Rows of spatial question data:

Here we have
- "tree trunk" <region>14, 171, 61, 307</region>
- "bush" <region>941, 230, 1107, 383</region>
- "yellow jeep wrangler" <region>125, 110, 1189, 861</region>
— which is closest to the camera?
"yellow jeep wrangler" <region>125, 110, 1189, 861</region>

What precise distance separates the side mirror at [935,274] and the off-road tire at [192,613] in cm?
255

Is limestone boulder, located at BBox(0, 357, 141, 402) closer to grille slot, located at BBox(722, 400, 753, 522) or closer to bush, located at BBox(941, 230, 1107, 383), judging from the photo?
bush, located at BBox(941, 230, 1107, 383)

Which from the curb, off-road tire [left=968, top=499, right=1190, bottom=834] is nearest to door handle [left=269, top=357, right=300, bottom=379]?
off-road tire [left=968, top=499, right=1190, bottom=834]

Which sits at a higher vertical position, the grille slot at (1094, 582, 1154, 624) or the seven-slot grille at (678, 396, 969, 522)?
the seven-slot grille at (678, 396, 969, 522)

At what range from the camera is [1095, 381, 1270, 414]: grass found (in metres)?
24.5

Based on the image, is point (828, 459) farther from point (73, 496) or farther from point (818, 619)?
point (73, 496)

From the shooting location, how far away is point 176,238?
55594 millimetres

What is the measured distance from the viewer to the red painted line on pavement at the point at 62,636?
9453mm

Your task:
Set down the records from the line with "Based on the" to the line with "55594 millimetres", both included, copying each line exactly.

Final answer:
Based on the image, is point (828, 459) farther from point (73, 496) or farther from point (818, 619)?
point (73, 496)

From the shooting location, how far away is point 176,238?
55594 millimetres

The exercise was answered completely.